Soal Latihan:
**a)** Sebutkan semua tindakan yang dilakukan sistem IVR palsu menurut teks tentang penipuan melalui sistem IVR.
**b)** Teruskan teks tentang penipuan melalui sistem IVR, dimulai setelah kalimat terakhirnya.

Teks Sumber:
———
Tehnik ini menggunakan Interactive Voice Response (IVR) sistem yang menjiplak mesin penjawab bank atau institusi. korban dihubungi (biasanya lewat email phishing) untuk menelpon ke “bank” melalui nomor bebas pulsa dan memberikan informasi. sistem tersebut mereject login beberapa kali untuk memastikan korban memasukan pin secara berulang-ulang, biasanya mendapatkan beberapa pasword berbeda. sistem yang lebih canggih akan menyambungkannya pada penyerang yang menyamar sebagai costumer service untuk bertanya. beberapa orang bahkan sampai merekam perintarh umum (”tekan satu untuk merubah password, tekan dua untuk berbicara dengan costumer service”…) dan memainkannya secara berulang ulang, hingga membuat IVR seperti tanpa biaya sama sekali.
———
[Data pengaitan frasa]
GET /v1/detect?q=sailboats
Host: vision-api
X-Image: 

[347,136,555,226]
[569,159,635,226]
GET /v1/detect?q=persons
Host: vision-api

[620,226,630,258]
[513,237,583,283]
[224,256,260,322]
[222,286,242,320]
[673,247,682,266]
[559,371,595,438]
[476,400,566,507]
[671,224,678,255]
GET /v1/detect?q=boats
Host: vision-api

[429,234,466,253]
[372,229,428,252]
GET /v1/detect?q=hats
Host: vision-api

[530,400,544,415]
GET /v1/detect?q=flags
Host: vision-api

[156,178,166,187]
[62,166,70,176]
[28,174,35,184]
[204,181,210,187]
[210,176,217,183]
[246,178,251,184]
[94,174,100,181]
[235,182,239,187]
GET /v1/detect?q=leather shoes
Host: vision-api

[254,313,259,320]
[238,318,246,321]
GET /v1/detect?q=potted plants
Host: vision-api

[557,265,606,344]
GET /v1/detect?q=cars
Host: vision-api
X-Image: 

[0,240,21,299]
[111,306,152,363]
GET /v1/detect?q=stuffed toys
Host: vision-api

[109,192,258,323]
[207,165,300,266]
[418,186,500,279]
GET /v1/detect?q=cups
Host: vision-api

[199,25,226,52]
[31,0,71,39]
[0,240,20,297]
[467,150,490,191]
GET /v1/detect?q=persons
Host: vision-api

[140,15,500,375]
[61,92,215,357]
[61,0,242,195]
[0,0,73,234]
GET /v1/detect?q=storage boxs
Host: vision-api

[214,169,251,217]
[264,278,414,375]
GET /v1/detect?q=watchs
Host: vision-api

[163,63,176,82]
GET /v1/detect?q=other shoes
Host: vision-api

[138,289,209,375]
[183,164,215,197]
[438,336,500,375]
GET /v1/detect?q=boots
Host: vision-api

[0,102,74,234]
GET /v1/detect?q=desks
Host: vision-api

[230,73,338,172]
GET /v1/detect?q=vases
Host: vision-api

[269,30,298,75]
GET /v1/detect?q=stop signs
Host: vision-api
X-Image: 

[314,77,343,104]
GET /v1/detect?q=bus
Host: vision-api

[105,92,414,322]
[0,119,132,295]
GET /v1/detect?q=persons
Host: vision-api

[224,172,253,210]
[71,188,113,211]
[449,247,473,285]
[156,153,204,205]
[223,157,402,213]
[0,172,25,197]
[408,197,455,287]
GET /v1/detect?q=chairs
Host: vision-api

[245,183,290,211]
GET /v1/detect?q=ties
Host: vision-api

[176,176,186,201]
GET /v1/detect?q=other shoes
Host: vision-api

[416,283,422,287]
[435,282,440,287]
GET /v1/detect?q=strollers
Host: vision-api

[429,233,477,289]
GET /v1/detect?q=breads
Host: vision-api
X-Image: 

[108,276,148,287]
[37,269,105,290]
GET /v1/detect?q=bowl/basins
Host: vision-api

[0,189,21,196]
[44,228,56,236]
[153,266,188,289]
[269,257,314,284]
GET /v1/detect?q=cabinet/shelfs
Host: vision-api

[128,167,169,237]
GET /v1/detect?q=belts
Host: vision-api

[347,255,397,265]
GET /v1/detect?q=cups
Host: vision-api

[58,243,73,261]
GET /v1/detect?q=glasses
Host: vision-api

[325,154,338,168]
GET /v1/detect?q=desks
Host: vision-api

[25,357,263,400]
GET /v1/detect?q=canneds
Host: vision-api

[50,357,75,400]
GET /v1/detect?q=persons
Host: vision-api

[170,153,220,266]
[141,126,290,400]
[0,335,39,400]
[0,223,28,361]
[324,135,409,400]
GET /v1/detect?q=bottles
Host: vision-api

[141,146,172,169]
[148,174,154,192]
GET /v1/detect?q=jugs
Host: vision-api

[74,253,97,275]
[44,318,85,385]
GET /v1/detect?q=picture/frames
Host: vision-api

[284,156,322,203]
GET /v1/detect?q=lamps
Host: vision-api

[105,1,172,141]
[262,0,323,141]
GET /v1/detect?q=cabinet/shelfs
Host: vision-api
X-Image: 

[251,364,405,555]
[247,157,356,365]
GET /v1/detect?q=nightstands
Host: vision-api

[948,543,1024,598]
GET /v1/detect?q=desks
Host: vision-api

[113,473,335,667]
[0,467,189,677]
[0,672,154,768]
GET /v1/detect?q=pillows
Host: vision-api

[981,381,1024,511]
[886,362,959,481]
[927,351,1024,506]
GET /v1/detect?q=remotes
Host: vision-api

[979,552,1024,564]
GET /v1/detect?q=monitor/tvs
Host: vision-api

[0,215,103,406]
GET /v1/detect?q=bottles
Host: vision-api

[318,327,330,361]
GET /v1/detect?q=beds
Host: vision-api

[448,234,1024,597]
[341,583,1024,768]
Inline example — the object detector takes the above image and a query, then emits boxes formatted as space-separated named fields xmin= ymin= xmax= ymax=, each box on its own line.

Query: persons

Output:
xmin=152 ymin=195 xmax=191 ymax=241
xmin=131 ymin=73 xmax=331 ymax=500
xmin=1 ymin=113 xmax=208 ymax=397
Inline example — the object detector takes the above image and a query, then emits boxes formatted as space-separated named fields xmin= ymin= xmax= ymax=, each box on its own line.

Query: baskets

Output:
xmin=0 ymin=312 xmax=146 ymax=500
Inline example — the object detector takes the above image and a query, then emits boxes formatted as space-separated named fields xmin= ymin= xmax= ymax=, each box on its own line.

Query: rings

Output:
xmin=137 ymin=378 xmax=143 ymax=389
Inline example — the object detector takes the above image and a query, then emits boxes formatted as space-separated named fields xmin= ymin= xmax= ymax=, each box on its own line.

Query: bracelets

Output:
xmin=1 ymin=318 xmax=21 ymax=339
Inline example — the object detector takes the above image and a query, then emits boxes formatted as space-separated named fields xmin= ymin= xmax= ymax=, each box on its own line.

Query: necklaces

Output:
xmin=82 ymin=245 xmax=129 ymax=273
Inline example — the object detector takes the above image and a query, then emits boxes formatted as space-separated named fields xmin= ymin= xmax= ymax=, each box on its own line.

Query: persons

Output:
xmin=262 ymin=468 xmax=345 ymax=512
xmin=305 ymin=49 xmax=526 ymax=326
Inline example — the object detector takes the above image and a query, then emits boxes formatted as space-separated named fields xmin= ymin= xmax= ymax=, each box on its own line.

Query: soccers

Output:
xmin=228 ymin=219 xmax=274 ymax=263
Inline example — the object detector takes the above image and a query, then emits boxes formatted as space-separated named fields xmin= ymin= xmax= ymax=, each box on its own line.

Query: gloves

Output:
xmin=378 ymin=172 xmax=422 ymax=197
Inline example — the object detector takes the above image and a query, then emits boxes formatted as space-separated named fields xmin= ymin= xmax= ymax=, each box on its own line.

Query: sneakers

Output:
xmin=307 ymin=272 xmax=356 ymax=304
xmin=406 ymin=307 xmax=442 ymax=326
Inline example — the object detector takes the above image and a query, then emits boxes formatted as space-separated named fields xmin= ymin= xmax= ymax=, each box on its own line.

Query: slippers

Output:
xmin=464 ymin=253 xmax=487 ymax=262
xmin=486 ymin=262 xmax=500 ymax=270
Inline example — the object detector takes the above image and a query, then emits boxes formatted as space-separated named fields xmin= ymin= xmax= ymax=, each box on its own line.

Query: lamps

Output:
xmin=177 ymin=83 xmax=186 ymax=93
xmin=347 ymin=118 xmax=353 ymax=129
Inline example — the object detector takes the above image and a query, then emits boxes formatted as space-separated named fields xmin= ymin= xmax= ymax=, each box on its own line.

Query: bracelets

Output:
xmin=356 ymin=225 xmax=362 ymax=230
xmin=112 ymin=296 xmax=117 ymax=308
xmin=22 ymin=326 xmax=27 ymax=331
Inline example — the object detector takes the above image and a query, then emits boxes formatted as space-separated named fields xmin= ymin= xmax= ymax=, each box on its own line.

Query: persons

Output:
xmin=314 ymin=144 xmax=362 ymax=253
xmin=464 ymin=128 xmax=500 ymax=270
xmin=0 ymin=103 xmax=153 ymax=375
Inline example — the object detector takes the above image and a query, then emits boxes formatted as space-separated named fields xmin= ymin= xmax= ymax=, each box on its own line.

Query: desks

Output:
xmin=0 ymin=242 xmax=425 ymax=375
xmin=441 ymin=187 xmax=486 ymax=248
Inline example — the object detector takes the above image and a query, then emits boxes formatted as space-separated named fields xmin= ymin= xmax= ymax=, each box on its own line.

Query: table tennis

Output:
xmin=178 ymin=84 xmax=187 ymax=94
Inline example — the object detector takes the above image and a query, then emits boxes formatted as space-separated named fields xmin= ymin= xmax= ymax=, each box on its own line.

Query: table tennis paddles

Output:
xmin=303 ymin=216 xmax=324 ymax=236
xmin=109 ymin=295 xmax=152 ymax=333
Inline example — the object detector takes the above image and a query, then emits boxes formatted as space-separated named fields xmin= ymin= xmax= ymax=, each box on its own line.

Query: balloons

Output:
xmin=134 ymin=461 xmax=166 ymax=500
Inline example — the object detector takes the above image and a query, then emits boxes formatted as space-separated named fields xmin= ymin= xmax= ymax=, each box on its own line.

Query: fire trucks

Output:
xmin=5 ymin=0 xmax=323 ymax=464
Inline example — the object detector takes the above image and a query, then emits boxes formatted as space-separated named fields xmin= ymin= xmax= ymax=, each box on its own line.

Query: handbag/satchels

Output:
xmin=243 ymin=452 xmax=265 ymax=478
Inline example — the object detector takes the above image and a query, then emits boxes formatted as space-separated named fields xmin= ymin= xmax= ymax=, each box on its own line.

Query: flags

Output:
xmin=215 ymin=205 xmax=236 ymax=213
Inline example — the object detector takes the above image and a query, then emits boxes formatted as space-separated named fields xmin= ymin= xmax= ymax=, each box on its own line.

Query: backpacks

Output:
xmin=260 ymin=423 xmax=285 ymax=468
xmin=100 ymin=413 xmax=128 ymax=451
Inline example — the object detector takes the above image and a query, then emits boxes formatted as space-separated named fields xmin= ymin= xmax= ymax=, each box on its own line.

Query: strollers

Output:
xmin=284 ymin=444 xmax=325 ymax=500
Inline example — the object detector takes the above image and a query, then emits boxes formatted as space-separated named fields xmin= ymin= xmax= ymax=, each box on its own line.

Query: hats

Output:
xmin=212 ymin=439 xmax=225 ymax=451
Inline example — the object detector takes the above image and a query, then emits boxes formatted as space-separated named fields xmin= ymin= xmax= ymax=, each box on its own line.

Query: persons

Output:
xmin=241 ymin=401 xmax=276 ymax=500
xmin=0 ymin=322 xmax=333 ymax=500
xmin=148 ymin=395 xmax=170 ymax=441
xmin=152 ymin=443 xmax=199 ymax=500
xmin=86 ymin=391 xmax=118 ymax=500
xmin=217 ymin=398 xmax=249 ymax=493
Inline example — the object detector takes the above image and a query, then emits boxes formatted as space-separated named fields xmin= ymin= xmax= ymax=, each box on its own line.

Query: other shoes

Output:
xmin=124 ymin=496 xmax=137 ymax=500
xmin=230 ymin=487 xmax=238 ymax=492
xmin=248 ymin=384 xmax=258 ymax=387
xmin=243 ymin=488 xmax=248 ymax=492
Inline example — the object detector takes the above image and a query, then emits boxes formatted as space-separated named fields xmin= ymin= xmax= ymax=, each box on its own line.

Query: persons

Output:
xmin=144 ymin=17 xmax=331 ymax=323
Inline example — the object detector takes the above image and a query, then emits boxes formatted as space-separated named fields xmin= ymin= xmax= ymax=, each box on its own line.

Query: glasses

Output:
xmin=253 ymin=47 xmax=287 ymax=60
———
Kunci Jawaban:
**a)**
- Menjiplak mesin penjawab bank atau institusi.
- Menolak login beberapa kali agar korban memasukkan PIN berulang-ulang, biasanya sampai didapat beberapa password berbeda.
- Pada sistem yang lebih canggih, menyambungkan korban dengan penyerang yang menyamar sebagai customer service untuk bertanya.

**b)**
Trojan horse/gimmes
Gimmes mengambil keuntungan dari keingintahuan korban dengan mengirimkan malware. juga dikenal sebagai trojan horse, contoh simple dari gimmes adalah “email bervirus” yang memiliki attachment dan menjanjikan apa saja yang wah, dari screen saver seksi, antivirus upgrade atau bahkah gosip terkini. ketika korban tergoda dan membuka sisipannya yang merupakan tombol untuk mengaktifkannya. ketika korban cukup naif untuk mendownload tanpa berfikir, teknik ini cukup efektif dan contoh simple yang mendunia adalah virus i love you. umumnya sebuah program yang memberi akses dengan bersembunyi didalam software lain (spyware) atau berpura-pura menjadi sesuatu (copian gratis dari software terbaru). prilakunya seperti legenda terkenal kuda troya (trojan horse) yang berisi penyerang didalamnya.
Road apple
Road Apple adalah variasi lain dari Trojan Horse yang menggunakan media fisik dan membuat rasa ingin tahu yang sangat besar. nama ini diambil dari euphemisme untuk kata pupuk kuda.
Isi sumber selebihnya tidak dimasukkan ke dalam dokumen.